I have made some slight revisions to make the statement more concise and easier to read:

For readability, I have removed most of the columns from the query. As a result, we are effectively performing a “SELECT *” and fetching all the columns of the table.

Here is the query plan that was generated by SQL Server for this query:

Select * execution plan

The query plan reveals a Sort operator, which shows that SQL Server estimated that 3613 MB would be required to fetch 200 rows, and the Sort operator had to spill data to disk as the estimate was insufficient.

In fact, the SQL Server estimated even more memory than what was actually used. It was estimated to be 8.8GB, but since my server was only able to use 20GB, the SQL Server limited the single query to use 3613MB. As a general rule, a single query can use up to 18% of the maximum server memory (Max Server Memory * 0.18).
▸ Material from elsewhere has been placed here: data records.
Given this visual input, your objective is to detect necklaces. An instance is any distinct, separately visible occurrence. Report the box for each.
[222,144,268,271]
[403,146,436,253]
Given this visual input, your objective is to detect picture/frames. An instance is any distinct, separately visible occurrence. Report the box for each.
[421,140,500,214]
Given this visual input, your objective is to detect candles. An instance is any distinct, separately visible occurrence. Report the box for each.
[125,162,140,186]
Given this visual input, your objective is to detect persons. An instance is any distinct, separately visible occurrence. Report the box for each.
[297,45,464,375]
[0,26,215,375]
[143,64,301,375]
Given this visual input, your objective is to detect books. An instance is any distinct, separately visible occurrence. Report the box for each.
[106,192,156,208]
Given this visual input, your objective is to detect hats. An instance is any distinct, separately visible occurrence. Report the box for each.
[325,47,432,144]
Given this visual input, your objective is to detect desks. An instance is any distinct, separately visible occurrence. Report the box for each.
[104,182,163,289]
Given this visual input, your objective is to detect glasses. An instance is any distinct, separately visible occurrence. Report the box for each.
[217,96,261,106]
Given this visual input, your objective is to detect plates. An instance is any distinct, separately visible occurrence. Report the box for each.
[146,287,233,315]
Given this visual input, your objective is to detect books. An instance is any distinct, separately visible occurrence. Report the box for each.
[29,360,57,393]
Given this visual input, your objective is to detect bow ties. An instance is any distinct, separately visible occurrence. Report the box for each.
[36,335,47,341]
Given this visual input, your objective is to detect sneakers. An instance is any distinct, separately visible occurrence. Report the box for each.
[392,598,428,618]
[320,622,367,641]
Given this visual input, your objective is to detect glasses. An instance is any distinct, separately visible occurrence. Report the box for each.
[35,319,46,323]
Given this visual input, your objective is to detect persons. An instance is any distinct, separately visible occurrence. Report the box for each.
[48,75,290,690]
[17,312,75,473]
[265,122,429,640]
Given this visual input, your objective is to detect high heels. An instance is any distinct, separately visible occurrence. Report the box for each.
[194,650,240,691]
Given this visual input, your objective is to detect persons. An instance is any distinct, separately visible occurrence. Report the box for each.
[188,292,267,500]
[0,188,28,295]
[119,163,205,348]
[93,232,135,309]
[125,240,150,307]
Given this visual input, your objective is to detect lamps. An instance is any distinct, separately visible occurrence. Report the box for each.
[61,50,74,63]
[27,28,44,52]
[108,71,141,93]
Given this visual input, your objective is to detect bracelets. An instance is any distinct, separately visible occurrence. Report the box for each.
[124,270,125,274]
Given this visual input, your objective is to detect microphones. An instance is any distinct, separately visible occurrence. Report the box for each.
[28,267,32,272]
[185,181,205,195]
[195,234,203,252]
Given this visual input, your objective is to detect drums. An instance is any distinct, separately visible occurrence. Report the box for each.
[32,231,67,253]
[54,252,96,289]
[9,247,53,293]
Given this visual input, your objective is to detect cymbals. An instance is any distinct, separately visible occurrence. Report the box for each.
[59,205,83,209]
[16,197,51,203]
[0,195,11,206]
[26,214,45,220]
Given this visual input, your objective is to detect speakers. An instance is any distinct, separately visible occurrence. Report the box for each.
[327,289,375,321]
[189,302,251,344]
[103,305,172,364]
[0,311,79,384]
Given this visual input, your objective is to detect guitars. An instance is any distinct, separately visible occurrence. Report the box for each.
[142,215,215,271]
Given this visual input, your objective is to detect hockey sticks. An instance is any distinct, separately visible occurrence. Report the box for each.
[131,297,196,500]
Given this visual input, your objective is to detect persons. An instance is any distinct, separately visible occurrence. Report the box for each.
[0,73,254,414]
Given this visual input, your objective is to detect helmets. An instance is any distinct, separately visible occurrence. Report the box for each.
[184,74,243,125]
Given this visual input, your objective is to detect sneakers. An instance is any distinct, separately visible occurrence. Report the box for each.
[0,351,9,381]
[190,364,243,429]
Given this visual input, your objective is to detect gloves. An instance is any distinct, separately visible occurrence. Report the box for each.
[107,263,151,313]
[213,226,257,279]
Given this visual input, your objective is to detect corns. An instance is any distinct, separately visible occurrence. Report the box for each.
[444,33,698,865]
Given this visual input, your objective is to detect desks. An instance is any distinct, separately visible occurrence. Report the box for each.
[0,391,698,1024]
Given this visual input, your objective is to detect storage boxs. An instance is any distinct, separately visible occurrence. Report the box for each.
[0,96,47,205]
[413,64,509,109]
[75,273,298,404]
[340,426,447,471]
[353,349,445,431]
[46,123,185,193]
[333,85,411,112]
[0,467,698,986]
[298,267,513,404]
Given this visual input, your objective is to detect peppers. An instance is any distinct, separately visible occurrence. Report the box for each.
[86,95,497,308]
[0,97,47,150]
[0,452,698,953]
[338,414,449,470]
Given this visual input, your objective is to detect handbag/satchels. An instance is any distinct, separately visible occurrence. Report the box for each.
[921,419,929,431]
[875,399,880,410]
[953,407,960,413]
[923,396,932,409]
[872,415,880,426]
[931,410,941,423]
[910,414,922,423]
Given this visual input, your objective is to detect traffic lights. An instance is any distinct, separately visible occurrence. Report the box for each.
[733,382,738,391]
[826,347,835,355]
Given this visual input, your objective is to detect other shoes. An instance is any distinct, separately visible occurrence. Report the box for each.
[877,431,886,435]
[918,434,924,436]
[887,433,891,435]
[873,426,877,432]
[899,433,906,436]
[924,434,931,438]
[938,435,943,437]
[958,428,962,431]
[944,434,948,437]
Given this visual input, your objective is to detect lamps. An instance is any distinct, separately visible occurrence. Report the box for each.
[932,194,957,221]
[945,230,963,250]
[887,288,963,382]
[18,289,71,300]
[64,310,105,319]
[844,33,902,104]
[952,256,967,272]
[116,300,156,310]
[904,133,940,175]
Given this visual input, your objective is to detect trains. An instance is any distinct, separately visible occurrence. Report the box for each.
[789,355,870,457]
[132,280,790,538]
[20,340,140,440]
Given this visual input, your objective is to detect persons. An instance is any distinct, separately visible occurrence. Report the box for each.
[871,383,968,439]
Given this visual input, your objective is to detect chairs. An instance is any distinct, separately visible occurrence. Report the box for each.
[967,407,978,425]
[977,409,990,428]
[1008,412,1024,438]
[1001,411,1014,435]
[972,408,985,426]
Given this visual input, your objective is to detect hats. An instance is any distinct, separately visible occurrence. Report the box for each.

Fetching only necessary columns

Now, let’s take a look at how things change when we select only the necessary columns. There are several ways to achieve this, but I find adding a “Select” statement to our LINQ query the most convenient approach:

var posts = 
	await session
		.Query<Post>()
		.Fetch(x => x.OwnerUser)
		.Where(x => x.CreationDate < new DateTime(2010, 1, 1))
		.OrderByDescending(x => x.CreationDate)
		.Take(200)
		.Select(x => new { x.Title, x.CreationDate, x.OwnerUser.DisplayName })
		.ToListAsync();

And result query:

select 
	post0_.Title as col_0_0_, 
	post0_.CreationDate as col_1_0_, 
	user1_.DisplayName as col_2_0_ 
from 
	dbo.Posts post0_ 
	left outer join dbo.Users user1_ on post0_.OwnerUserId=user1_.Id 
where 
	post0_.CreationDate<@p0 
order by 
	post0_.CreationDate desc 
OFFSET 0 ROWS FETCH FIRST @p1 ROWS ONLY;

@p0 = 2010-01-01T00:00:00.0000000 [Type: DateTime2 (8:0:0)], 
@p1 = 200 [Type: Int32 (0:0:0)]

At first glance, the query plan looks similar, but the estimates have changed, and the memory grant is significantly better. Additionally, there is no longer any spilling to disk:

Select only necessary columns - execution plan

Select only necessary columns - memory grant

Select only necessary columns - sort operator

The memory grant of over 500MBs for selecting only 200 rows may seem excessive. However, SQL requires this much memory because we are selecting the Title column, which can contain up to 250 characters. It’s generally advisable not to include large string columns “for future needs” in all queries.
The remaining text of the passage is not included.